Coming back to the desert level, that level, oddly, has the opposite problem of the city and similar levels. Where those levels are crowded with too much stuff, the desert is large and barren, the player essentially only able to have one area of interest on screen at a time, the rest of the time devoted to dragging your vision around in the hopes of stumbling across a new area to scour as you hope it has something you’re looking for. As noted before, even when you find an area, it’s not likely to stimulate you at all, the game of course giving it a little theme like “concert area” or “Native American camp”, but the characters are just walking about rather than trying to do something interesting or worth watching. They’re there as obstacles to finding the hidden objects, and while the scope of the area may wow you, the contents are banal, making your constant need to look through them even less exciting. The small areas that teach you the mechanics for the big ones become welcome breathers as you no longer have to strain your eyes on a world whose visual design only exists to complicate its task, and I really think part of the problem with the overall design is the devotion to black and white. If things had more color, characters could be more striking or more obviously varied, ensuring that a group of people doesn’t blend together into a dull haze of sameyness. It would not salvage the game completely, the worlds are still dull conceptually and offer very little worth looking at, but it could make that aspect easier to ignore as finding what you’re looking for would become a speedier process.

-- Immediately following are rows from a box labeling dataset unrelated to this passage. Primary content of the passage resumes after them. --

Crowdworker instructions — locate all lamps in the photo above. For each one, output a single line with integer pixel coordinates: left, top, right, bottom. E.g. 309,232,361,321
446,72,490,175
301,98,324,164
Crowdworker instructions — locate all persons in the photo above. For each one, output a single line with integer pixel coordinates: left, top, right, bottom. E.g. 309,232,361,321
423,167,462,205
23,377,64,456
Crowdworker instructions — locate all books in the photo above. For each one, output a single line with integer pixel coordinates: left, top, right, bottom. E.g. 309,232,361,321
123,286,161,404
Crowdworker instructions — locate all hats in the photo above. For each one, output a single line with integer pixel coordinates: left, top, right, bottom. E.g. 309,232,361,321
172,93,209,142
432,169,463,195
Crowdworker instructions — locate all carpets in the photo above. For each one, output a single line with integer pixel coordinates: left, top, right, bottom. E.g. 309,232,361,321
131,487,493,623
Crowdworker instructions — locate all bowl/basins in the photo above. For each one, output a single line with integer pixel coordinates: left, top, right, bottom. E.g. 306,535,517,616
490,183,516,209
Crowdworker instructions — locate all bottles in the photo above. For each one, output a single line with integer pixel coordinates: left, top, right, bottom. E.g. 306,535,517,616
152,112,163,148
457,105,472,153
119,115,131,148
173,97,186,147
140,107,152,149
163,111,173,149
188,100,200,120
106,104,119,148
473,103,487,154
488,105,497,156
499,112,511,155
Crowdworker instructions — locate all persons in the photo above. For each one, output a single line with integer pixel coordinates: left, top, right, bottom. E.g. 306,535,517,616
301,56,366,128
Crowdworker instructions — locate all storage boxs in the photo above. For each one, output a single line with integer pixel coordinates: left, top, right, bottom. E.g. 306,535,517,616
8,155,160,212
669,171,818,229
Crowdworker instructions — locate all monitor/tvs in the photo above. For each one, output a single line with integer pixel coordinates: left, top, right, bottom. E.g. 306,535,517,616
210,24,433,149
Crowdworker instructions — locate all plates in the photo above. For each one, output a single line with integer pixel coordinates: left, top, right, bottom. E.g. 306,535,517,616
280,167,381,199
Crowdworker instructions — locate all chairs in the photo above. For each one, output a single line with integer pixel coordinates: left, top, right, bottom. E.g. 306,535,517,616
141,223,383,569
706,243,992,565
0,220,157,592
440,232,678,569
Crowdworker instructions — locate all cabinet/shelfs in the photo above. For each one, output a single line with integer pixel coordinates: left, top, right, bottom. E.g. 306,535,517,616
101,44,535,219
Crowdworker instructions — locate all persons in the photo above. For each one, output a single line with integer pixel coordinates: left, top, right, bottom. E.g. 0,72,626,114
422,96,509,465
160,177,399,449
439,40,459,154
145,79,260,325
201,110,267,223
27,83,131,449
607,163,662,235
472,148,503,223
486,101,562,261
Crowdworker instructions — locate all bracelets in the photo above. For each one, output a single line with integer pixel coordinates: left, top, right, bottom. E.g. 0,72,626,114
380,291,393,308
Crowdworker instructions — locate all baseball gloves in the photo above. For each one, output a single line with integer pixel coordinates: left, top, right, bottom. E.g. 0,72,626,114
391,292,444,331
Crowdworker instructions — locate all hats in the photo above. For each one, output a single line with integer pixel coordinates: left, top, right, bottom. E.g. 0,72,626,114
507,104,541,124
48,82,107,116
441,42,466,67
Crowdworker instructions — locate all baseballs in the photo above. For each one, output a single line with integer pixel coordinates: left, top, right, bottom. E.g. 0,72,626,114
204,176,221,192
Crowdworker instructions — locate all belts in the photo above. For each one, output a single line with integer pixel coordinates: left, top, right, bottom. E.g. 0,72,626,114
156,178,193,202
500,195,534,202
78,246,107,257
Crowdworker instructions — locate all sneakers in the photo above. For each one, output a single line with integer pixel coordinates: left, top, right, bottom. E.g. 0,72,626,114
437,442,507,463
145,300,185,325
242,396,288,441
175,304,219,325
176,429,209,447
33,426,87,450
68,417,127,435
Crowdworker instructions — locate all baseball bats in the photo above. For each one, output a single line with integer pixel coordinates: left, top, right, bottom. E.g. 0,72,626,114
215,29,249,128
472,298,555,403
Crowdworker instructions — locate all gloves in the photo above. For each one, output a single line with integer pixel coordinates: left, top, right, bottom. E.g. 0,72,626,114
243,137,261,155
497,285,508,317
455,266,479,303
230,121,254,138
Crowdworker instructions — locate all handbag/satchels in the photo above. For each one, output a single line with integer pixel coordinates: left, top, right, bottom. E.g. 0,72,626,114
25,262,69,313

THE VERDICT: Hidden Folks has an incredibly interesting direction for its hidden object game design, but one it seems unable to figure out how to execute properly. The opening jungle area manages to make finding the hidden objects and characters in sprawling landscapes with interactive objects enjoyable and manageable, but once it moves on to new settings, Hidden Folks seems to be convinced that quantity of objects is equivalent to quality. Areas become packed full of nearly identical humans crowded together with barely any identifying features, and a flood of interactive objects fill the areas with what boils down to busy work, the player tapping every single one to see if they happen to be the one that arbitrarily contains the object their looking for. Coupled with the scope of the area design, these small problems are magnified to such an enormous scale that they can’t be ignored, leaving you searching areas that, while technically packed with hundreds of people moving about, still manage to feel lifeless and sterile, like they were put together by a machine despite the hand-drawn art style.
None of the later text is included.